▶ [EXERCISE OBJECTIVE] Can you transcribe the reader reviews of the 1860 tale, copying every word and mark?

This is an 1860 tale with a timeless theme of family loyalty and expectations in a society where being female means being considered inferior to the opposite gender. That's only the beginning of Maggie's challenges. ( )
  TraSea | Apr 29, 2024 |
A finely detailed and carefully observed coming-of-age of a girl growing up in rural England in the 1830s. I found Maggie, the protagonist, a compelling and relatable character--in the early part of the book, when she was still a little kid, she often reminded me of other big-hearted and emotionally intense but sometimes-wayward (in the sense of not easily submitting to society's narrow expectations for her) literary heroines that I looked to for reassurance when I was going through my own growing up as that sort of girl. However, the sections of the book that were more focused on other members of her family did not hold my interest as well, and I would have been ok with a lot of them being trimmed and keeping the focus on Maggie. The startling ending was definitely one that will stay with me. ( )
  selfcallednowhere | Mar 22, 2024 |
Here is a book that creates conflicting emotions, lots of them.

Saved data entries
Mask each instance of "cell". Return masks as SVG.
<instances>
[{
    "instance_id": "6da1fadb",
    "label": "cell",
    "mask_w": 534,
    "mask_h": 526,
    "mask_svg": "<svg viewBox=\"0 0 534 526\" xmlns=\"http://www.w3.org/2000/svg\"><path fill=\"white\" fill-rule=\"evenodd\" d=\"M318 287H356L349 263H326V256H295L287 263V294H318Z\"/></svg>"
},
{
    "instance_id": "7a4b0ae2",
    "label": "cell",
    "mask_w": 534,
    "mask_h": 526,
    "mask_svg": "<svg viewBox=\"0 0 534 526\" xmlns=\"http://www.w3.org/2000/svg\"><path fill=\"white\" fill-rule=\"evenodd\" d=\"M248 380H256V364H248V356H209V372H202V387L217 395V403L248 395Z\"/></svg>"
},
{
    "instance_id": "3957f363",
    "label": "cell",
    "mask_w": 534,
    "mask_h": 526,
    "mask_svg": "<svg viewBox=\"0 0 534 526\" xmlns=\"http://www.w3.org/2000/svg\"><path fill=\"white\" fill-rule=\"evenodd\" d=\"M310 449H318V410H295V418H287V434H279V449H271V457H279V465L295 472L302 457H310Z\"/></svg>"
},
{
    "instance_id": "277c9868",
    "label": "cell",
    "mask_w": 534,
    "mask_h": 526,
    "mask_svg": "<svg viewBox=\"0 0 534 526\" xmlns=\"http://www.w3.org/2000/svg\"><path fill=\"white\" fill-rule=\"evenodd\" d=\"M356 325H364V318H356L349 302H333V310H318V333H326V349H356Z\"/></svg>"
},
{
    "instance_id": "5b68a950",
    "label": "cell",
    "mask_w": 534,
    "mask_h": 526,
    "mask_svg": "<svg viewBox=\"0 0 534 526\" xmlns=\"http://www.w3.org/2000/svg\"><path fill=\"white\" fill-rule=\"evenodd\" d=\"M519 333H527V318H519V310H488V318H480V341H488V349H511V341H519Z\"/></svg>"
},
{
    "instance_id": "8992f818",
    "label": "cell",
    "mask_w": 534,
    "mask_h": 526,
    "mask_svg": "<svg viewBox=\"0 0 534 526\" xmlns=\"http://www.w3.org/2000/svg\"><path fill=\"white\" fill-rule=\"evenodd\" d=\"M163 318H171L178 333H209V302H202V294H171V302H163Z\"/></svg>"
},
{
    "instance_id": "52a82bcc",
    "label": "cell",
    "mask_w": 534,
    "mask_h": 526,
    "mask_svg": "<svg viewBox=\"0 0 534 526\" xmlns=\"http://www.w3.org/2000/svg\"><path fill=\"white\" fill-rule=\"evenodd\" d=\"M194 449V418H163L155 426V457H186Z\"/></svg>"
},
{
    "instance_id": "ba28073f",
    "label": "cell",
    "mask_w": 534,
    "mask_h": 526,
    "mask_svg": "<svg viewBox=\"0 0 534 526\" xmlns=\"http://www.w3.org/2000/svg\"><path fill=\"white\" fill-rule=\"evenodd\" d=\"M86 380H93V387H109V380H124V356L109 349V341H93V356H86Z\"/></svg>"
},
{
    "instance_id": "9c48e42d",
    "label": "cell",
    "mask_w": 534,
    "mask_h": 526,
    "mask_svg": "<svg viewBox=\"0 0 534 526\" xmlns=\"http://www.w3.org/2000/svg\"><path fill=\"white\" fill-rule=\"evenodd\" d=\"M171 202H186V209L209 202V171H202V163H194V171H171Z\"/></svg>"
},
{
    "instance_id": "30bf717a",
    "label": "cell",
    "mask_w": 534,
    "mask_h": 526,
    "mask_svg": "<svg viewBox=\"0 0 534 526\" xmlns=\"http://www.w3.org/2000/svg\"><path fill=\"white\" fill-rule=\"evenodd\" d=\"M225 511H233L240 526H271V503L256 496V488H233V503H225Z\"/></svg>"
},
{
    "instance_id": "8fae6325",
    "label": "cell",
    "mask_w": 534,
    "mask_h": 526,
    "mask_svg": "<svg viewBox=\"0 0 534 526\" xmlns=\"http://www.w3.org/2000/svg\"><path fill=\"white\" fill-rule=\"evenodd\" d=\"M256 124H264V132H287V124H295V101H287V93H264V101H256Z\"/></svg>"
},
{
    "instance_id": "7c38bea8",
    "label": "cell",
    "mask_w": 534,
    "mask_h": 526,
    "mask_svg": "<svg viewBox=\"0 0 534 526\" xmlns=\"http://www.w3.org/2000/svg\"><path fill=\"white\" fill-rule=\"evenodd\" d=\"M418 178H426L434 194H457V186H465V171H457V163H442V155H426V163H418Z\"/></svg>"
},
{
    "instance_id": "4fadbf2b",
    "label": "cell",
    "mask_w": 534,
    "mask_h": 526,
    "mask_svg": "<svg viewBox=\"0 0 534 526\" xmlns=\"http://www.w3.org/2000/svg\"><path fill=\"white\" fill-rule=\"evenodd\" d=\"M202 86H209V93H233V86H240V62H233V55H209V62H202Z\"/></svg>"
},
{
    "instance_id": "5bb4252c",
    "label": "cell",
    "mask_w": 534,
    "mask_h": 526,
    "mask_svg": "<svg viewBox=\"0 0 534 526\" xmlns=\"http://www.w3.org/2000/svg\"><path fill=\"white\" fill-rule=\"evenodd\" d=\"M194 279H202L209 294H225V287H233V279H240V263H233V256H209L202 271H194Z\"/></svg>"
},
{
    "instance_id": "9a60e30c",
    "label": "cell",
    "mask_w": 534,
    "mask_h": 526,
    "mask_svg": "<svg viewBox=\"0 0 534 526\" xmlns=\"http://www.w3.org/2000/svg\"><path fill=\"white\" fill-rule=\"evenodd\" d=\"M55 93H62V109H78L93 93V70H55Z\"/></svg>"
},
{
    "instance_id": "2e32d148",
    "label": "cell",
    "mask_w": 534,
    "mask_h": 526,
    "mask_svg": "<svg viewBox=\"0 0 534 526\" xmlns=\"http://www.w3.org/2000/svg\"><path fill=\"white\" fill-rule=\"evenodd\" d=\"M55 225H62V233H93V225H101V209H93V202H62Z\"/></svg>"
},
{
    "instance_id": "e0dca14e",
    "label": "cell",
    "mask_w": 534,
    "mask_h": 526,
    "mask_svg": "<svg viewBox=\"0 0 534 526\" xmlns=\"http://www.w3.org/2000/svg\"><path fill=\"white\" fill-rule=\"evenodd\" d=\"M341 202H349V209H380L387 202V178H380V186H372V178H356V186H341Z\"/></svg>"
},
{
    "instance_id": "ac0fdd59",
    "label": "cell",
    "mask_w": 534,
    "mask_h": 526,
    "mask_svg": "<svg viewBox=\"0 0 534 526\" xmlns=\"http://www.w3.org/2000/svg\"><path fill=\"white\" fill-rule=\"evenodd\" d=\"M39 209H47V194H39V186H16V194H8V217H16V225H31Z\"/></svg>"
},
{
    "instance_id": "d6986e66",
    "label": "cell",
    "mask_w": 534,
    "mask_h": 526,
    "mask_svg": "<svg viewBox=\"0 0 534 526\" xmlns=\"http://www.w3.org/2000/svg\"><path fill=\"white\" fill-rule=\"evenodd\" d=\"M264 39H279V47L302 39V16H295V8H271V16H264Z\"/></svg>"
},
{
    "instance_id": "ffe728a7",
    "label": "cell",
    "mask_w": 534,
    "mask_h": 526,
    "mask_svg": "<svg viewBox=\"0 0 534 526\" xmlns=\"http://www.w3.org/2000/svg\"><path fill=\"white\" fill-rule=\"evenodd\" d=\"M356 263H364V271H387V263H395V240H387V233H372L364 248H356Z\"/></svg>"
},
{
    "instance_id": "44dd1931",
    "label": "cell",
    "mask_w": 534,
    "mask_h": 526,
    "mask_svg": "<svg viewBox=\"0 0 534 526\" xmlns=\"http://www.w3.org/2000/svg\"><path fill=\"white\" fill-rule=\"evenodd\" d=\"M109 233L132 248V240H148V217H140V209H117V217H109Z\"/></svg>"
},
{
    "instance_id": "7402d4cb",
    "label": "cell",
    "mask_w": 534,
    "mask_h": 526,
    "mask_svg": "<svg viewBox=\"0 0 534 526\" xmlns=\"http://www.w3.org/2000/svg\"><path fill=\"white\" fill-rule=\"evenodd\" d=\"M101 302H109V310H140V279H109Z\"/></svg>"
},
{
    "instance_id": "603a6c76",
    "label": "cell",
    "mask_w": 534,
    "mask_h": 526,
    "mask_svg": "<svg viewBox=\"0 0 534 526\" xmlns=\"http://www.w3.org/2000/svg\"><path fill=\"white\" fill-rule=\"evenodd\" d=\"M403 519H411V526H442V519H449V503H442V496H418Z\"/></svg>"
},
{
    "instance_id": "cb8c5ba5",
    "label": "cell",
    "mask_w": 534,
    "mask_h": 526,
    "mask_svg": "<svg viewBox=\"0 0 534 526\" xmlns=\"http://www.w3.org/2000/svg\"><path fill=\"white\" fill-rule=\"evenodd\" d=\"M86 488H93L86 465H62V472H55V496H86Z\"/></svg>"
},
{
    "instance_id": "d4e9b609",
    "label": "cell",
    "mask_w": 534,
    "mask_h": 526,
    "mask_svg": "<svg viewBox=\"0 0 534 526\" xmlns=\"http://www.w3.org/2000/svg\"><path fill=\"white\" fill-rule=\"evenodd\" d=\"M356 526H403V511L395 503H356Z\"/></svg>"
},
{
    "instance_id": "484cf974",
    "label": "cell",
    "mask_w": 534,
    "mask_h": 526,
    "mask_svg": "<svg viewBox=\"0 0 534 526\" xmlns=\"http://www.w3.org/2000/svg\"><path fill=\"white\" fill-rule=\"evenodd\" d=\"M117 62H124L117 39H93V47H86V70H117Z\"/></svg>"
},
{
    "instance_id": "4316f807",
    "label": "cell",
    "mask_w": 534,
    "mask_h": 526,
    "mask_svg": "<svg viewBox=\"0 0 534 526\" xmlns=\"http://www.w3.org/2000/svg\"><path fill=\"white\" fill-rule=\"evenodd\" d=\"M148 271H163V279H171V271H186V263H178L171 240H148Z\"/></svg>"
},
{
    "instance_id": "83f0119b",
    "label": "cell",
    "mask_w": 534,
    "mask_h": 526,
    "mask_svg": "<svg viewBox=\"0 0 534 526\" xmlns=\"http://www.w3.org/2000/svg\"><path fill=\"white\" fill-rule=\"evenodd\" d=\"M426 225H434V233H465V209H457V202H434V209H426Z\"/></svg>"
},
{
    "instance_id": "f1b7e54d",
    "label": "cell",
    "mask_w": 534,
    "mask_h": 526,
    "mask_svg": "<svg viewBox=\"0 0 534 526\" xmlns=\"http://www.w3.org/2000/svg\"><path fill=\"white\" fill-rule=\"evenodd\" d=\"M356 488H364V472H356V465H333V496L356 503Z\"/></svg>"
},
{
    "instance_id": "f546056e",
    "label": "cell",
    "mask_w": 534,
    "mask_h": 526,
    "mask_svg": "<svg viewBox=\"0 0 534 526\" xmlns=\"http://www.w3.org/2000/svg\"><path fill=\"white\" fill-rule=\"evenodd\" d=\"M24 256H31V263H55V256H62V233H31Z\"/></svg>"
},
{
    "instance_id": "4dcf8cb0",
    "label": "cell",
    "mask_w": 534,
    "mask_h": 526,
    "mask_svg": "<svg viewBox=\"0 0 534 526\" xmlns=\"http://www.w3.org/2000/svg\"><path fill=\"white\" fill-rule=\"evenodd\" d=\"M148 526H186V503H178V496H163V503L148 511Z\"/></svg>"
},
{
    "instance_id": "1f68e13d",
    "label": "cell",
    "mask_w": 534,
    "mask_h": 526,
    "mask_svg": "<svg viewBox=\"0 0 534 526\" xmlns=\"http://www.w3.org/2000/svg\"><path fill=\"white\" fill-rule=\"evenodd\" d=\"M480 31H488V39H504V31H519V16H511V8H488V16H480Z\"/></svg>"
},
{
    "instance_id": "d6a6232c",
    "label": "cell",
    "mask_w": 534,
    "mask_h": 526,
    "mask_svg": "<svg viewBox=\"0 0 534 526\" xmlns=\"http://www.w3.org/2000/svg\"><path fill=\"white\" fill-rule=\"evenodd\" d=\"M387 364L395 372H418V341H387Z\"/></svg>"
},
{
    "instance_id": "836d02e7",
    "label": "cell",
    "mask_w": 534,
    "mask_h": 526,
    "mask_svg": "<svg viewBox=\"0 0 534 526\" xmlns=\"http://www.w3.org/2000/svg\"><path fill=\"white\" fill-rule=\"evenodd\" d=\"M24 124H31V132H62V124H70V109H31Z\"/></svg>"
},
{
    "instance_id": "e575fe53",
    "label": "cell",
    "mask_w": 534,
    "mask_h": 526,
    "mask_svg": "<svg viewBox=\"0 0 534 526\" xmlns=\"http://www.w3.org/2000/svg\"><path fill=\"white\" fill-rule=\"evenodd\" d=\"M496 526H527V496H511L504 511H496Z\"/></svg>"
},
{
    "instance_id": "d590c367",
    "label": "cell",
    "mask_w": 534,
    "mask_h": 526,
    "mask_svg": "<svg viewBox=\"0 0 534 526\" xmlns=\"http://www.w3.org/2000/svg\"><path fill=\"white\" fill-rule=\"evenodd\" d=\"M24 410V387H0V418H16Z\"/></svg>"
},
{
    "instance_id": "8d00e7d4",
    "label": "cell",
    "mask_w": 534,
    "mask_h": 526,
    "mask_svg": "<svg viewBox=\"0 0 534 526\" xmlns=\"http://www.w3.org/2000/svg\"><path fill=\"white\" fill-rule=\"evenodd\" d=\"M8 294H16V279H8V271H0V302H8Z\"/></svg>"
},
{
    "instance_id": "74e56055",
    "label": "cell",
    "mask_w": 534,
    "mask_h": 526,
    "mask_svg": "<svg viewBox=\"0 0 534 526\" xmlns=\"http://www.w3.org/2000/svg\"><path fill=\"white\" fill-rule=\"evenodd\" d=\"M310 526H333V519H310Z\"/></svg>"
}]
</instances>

▶ [OUTPUT FOR THIS EXERCISE]
This is an 1860 tale with a timeless theme of family loyalty and expectations in a society where being female means being considered inferior to the opposite gender. That's only the beginning of Maggie's challenges. ( )
  TraSea | Apr 29, 2024 |
A finely detailed and carefully observed coming-of-age of a girl growing up in rural England in the 1830s. I found Maggie, the protagonist, a compelling and relatable character--in the early part of the book, when she was still a little kid, she often reminded me of other big-hearted and emotionally intense but sometimes-wayward (in the sense of not easily submitting to society's narrow expectations for her) literary heroines that I looked to for reassurance when I was going through my own growing up as that sort of girl. However, the sections of the book that were more focused on other members of her family did not hold my interest as well, and I would have been ok with a lot of them being trimmed and keeping the focus on Maggie. The startling ending was definitely one that will stay with me. ( )
  selfcallednowhere | Mar 22, 2024 |
Here is a book that creates conflicting emotions, lots of them.